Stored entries
+++
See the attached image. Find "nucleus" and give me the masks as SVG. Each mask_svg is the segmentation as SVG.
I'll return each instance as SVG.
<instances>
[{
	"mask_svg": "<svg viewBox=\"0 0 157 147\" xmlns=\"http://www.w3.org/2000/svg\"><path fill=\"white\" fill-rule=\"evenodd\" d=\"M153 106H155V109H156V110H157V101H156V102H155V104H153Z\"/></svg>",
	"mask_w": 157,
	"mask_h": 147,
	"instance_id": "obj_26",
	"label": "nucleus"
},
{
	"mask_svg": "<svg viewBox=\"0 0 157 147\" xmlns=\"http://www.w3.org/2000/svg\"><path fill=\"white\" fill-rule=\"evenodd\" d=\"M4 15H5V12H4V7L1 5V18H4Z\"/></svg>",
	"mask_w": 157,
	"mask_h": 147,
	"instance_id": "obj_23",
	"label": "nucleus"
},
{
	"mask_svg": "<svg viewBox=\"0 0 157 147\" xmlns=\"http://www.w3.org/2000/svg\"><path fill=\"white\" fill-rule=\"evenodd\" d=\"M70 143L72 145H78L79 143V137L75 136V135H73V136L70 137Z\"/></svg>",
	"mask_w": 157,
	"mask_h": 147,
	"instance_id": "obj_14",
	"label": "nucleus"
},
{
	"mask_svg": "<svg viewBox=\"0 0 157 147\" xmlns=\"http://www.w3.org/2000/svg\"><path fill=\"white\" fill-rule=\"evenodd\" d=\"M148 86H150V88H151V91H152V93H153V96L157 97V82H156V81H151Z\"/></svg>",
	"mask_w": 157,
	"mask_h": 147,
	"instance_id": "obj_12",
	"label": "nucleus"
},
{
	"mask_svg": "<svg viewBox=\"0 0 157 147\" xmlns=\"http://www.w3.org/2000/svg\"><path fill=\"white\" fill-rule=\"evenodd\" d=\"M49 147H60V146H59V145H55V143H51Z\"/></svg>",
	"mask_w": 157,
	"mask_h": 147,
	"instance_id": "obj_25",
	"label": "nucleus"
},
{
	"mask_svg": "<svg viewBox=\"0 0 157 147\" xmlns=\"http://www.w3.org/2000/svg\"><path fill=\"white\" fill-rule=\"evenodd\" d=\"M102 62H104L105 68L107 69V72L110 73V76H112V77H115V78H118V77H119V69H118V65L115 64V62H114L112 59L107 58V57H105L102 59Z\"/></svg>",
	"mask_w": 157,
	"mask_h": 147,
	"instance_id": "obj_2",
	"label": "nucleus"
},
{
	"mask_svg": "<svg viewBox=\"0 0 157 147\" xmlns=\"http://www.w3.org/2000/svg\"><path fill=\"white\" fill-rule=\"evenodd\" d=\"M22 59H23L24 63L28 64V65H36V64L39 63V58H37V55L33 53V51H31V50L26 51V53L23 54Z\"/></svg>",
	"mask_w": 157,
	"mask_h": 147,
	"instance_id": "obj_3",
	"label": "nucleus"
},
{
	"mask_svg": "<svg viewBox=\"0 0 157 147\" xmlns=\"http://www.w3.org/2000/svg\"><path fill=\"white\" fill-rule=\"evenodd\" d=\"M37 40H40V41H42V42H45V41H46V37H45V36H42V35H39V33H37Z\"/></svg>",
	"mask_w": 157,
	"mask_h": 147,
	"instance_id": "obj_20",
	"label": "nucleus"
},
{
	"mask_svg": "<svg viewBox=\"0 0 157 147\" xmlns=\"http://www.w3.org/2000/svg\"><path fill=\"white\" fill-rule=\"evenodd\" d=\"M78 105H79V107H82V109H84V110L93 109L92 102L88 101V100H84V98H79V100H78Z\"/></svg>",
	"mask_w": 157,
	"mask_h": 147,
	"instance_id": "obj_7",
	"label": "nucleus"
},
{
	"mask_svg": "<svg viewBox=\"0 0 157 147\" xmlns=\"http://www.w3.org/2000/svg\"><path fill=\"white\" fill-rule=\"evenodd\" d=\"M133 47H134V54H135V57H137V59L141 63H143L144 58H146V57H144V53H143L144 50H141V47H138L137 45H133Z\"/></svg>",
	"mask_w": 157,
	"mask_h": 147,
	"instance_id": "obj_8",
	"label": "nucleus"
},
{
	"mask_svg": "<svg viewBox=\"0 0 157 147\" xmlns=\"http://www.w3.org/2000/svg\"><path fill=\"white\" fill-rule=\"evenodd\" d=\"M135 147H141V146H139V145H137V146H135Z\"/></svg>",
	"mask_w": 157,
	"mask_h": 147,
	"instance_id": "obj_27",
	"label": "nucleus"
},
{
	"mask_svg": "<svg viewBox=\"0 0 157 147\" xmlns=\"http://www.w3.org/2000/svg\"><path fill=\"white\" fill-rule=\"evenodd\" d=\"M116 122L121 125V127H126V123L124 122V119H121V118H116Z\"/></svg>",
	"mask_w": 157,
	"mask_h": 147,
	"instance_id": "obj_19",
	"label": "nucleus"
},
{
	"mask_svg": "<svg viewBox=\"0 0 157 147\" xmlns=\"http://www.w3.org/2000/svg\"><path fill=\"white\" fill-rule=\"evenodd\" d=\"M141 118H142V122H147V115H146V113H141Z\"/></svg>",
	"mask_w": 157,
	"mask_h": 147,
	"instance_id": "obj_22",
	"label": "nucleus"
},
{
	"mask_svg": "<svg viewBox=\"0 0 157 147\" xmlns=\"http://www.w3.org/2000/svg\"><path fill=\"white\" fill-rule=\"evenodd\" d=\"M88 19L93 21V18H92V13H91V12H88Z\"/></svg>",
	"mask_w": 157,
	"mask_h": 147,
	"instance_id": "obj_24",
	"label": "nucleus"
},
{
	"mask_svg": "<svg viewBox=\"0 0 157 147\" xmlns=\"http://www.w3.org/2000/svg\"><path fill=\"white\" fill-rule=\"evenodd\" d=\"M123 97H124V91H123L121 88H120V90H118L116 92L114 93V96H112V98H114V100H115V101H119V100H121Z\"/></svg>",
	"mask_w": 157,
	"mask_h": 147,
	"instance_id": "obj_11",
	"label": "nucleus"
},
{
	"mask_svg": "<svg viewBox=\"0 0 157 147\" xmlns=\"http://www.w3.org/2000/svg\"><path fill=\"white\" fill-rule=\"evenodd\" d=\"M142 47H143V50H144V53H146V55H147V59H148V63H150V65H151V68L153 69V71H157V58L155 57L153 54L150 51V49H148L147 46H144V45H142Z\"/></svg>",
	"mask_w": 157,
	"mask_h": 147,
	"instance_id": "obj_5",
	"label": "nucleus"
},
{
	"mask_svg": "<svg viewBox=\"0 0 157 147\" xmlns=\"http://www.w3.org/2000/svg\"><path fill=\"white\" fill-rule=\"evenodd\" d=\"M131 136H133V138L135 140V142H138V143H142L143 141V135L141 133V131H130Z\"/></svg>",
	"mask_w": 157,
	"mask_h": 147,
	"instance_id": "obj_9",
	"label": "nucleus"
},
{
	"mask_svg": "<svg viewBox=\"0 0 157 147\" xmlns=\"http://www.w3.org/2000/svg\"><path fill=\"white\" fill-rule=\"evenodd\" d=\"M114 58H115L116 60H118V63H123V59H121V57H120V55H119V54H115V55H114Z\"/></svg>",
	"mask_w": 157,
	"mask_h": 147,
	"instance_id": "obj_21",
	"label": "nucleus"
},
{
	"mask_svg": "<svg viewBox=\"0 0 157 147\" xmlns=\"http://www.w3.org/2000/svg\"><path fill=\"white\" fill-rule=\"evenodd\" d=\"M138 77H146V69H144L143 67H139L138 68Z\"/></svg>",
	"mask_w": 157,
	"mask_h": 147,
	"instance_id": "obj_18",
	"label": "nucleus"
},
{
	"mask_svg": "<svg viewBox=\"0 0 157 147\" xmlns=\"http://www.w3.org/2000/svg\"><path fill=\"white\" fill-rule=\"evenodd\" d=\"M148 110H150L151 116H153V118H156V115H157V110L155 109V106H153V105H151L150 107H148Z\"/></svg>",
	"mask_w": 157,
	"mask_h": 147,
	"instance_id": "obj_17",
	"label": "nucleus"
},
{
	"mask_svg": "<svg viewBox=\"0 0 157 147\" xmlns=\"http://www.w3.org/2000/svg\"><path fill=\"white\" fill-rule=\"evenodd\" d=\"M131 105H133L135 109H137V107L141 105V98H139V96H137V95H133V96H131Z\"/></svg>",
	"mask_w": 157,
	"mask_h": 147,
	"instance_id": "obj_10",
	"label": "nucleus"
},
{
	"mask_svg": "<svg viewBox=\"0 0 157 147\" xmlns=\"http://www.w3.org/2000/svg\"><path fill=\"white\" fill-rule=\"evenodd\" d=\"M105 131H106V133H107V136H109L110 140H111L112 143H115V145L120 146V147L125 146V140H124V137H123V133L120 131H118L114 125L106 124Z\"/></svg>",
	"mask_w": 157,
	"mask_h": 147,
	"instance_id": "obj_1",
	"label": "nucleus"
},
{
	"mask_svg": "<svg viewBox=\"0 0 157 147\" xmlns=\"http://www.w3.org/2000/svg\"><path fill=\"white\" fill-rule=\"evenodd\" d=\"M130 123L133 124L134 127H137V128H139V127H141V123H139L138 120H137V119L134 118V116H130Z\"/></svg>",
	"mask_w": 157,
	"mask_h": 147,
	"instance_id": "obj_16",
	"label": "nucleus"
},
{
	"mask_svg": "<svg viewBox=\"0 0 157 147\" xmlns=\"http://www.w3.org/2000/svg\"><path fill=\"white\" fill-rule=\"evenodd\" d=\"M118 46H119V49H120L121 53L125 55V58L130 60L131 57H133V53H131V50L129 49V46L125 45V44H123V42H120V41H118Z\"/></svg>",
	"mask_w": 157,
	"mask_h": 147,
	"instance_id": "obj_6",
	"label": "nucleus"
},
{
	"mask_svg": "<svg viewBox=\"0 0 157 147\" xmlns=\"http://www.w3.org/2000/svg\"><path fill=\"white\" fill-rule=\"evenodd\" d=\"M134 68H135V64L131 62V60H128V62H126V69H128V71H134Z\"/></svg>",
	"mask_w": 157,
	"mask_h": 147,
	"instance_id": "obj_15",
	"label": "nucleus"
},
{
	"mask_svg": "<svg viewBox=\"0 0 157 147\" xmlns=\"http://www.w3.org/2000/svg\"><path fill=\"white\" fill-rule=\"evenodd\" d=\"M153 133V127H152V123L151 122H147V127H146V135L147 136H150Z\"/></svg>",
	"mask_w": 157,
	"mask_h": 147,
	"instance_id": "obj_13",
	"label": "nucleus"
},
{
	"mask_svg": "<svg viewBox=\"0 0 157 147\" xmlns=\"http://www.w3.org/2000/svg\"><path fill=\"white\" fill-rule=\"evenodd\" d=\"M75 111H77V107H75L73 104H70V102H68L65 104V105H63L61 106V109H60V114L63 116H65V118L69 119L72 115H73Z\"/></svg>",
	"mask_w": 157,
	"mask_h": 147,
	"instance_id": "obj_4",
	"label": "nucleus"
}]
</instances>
+++
Given problem: Copy the records word for word from their first line down to and including the line that contains "62H104L105 68L107 69V72L110".

Solved exercise:
See the attached image. Find "nucleus" and give me the masks as SVG. Each mask_svg is the segmentation as SVG.
I'll return each instance as SVG.
<instances>
[{
	"mask_svg": "<svg viewBox=\"0 0 157 147\" xmlns=\"http://www.w3.org/2000/svg\"><path fill=\"white\" fill-rule=\"evenodd\" d=\"M153 106H155V109H156V110H157V101H156V102H155V104H153Z\"/></svg>",
	"mask_w": 157,
	"mask_h": 147,
	"instance_id": "obj_26",
	"label": "nucleus"
},
{
	"mask_svg": "<svg viewBox=\"0 0 157 147\" xmlns=\"http://www.w3.org/2000/svg\"><path fill=\"white\" fill-rule=\"evenodd\" d=\"M4 15H5V12H4V7L1 5V18H4Z\"/></svg>",
	"mask_w": 157,
	"mask_h": 147,
	"instance_id": "obj_23",
	"label": "nucleus"
},
{
	"mask_svg": "<svg viewBox=\"0 0 157 147\" xmlns=\"http://www.w3.org/2000/svg\"><path fill=\"white\" fill-rule=\"evenodd\" d=\"M70 143L72 145H78L79 143V137L75 136V135H73V136L70 137Z\"/></svg>",
	"mask_w": 157,
	"mask_h": 147,
	"instance_id": "obj_14",
	"label": "nucleus"
},
{
	"mask_svg": "<svg viewBox=\"0 0 157 147\" xmlns=\"http://www.w3.org/2000/svg\"><path fill=\"white\" fill-rule=\"evenodd\" d=\"M148 86H150V88H151V91H152V93H153V96L157 97V82H156V81H151Z\"/></svg>",
	"mask_w": 157,
	"mask_h": 147,
	"instance_id": "obj_12",
	"label": "nucleus"
},
{
	"mask_svg": "<svg viewBox=\"0 0 157 147\" xmlns=\"http://www.w3.org/2000/svg\"><path fill=\"white\" fill-rule=\"evenodd\" d=\"M49 147H60V146H59V145H55V143H51Z\"/></svg>",
	"mask_w": 157,
	"mask_h": 147,
	"instance_id": "obj_25",
	"label": "nucleus"
},
{
	"mask_svg": "<svg viewBox=\"0 0 157 147\" xmlns=\"http://www.w3.org/2000/svg\"><path fill=\"white\" fill-rule=\"evenodd\" d=\"M102 62H104L105 68L107 69V72L110 73V76H112V77H115V78H118V77H119V69H118V65L115 64V62H114L112 59L107 58V57H105L102 59Z\"/></svg>",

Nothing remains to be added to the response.